Dans la matinée suivante, je me
procurai, à la préfecture, un rapport complet de toutes les
dépositions obtenues jusqu’alors, et, à différents bureaux de
journaux, un exemplaire de chacun des numéros dans lesquels, depuis
l’origine jusqu’au dernier moment, avait paru un document
quelconque, intéressant, relatif à cette triste affaire.

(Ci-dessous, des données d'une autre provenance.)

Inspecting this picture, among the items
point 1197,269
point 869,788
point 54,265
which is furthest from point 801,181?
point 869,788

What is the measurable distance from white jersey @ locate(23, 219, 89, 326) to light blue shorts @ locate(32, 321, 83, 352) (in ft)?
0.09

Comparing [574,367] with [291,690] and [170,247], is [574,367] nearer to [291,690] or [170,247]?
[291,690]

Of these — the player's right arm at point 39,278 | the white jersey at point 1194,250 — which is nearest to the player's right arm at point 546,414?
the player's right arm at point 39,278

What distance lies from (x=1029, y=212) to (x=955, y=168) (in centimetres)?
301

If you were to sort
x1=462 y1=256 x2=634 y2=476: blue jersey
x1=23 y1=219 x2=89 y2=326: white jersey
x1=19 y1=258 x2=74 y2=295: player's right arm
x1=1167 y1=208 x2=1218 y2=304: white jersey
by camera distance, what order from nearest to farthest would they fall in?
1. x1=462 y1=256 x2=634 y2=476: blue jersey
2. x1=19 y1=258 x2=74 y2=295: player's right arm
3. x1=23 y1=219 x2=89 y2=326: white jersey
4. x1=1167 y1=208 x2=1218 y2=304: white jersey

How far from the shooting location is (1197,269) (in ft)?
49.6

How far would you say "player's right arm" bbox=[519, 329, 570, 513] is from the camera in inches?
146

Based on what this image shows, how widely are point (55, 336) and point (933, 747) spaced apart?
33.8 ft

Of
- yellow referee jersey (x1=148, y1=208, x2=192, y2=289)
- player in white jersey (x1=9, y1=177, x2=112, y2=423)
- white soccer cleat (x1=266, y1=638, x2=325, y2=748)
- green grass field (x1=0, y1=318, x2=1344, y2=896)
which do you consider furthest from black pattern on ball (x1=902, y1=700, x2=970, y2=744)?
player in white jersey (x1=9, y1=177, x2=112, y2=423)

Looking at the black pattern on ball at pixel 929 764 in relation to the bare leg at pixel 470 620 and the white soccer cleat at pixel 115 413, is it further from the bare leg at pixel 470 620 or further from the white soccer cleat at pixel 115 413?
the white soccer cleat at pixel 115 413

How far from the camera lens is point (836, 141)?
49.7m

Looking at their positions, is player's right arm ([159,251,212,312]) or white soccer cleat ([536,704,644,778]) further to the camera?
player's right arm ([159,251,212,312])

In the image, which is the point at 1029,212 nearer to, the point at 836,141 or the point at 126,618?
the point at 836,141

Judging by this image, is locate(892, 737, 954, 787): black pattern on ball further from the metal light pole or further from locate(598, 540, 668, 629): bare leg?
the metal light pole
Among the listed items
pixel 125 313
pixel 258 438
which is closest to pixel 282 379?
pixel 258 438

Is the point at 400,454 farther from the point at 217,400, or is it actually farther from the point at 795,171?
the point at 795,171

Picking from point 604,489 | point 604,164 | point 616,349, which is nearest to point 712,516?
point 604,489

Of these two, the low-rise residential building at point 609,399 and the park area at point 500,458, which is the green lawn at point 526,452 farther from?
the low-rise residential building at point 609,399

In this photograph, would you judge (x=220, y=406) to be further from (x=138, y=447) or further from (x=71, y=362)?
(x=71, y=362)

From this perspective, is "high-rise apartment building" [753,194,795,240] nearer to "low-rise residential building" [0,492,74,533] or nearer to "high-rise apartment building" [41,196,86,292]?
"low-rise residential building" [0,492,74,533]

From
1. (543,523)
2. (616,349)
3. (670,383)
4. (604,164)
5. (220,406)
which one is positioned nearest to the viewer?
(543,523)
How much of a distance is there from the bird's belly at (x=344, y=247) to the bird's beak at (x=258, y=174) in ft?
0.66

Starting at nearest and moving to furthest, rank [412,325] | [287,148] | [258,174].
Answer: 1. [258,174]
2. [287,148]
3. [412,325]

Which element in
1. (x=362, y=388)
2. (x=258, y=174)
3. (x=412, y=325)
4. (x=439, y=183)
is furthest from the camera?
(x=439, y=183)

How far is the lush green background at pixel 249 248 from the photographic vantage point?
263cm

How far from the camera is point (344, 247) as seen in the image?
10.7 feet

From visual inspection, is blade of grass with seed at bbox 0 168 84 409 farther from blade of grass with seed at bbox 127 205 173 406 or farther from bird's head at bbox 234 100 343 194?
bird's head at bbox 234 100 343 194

Débarrassée de ce qui était positivement marqué de fausseté, cette
masse de renseignements se réduisait à ceci : Marie Roget avait
quitté la maison de sa mère, rue Pavée-Saint-André, le dimanche 22
juin 18.., à neuf heures du matin environ. En sortant, elle avait
fait part à M. Jacques Saint-Eustache[7], et à lui
seul, de son intention de passer la journée chez une tante, à elle,
qui demeurait rue des Drômes. La rue des Drômes est un passage
court et étroit, mais très-populeux, qui n’est pas loin des bords
de la rivière, et qui est situé à une distance de deux milles, dans
la ligne supposée directe, de la pension bourgeoise de Madame
Roget. Saint-Eustache était le prétendant avoué de Marie et logeait
dans ladite pension, où il prenait également ses repas. Il devait
aller chercher sa fiancée à la brune et la ramener à la maison.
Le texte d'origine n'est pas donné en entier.